Constructing detectors dice by dice is labor-intensive. Professors Davide Sgalaberna and André Rubbia, alongside a world workforce, explored whether or not 3D printing may streamline the method. Their findings, printed in Communications Engineering, introduce a completely additively manufactured PS detector for elementary particles.
PS detectors observe charged particles with excessive precision. The fabric accommodates fluorescent emitters (fluors) that take in vitality from passing particles and emit near-ultraviolet gentle. A second fluor shifts this gentle’s wavelength, permitting optical fibers to seize and transport it effectively.
To scale back prices and manufacturing time, Tim Weber, a mechanical engineer at ETH Zurich, and colleagues developed Fused Injection Modeling (FIM), a hybrid of Fused Deposition Modeling (FDM) and injection molding.

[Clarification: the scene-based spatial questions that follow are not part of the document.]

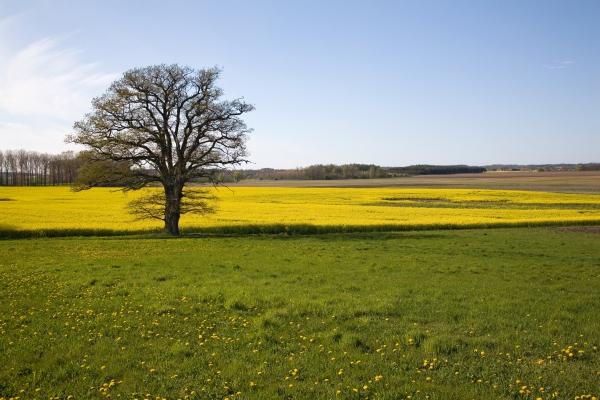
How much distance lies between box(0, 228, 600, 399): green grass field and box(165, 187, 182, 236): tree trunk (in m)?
11.2

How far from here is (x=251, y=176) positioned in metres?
176

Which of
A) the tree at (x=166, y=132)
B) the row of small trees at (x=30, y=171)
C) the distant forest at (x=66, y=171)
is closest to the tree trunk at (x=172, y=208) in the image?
the tree at (x=166, y=132)

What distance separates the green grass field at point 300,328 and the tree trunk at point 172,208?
1121cm

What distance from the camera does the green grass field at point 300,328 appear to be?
7617 millimetres

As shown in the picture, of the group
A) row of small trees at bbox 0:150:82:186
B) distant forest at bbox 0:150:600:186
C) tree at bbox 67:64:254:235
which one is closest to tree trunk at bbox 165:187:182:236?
tree at bbox 67:64:254:235

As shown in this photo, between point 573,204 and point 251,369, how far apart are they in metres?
57.4

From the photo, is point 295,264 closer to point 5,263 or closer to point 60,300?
point 60,300

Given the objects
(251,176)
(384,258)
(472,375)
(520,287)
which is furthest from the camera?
(251,176)

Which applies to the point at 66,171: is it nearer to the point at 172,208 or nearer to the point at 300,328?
the point at 172,208

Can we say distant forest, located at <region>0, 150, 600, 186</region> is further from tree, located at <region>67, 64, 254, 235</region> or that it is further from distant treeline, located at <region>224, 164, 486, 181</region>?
tree, located at <region>67, 64, 254, 235</region>

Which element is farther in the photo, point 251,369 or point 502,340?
point 502,340

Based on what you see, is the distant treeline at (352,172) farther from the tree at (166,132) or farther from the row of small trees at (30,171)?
the tree at (166,132)

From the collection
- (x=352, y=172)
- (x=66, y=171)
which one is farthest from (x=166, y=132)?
(x=352, y=172)

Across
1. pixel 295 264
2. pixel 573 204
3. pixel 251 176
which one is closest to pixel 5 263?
pixel 295 264
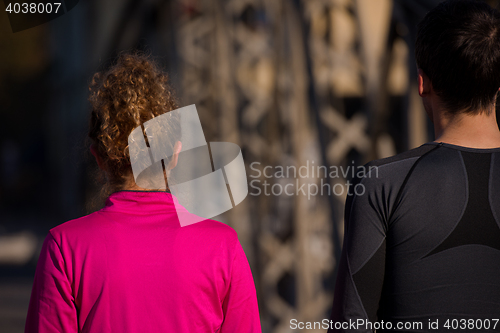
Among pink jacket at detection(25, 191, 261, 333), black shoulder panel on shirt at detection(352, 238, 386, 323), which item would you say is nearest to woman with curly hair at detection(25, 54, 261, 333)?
pink jacket at detection(25, 191, 261, 333)

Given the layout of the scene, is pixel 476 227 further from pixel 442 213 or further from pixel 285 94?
pixel 285 94

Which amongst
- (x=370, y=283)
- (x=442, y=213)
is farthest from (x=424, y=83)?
(x=370, y=283)

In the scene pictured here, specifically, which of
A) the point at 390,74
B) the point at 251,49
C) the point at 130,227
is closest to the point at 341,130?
the point at 390,74

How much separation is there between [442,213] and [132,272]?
2.55 feet

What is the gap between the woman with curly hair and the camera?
969mm

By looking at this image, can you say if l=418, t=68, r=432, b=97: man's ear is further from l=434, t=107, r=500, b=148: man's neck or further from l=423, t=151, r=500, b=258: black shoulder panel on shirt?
l=423, t=151, r=500, b=258: black shoulder panel on shirt

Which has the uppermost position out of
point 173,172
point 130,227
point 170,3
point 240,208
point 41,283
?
point 170,3

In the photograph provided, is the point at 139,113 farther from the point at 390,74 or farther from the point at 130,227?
the point at 390,74

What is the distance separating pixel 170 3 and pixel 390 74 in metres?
2.55

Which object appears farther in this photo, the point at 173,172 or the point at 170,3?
the point at 170,3

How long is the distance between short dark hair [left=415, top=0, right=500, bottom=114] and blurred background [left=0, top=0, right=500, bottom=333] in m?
1.13

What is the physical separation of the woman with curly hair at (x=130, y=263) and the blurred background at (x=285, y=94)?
1.24ft

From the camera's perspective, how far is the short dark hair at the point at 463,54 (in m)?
0.97

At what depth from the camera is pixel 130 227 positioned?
1.01 metres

Their course of builds 5×5 layers of empty, white-coated plastic scintillator dice molds utilizing FDM. Steel rods create fiber pathways earlier than scintillation materials is injected. A heated punch flattens the highest, making ready the subsequent layer. Utilizing this methodology, they fabricated a SuperCube (125 voxels in a 5×5×5 grid). Every voxel takes 6 minutes to print, with automation anticipated to additional scale back this time.
“That is the primary time a 3D printed scintillator detector is ready to detect charged particles… and reconstruct each their tracks and vitality loss,” mentioned Sgalaberna.
Scaling from 2 million to 10 million voxels would considerably improve experiments like T2K, proving that 3D printing may revolutionize high-energy physics analysis.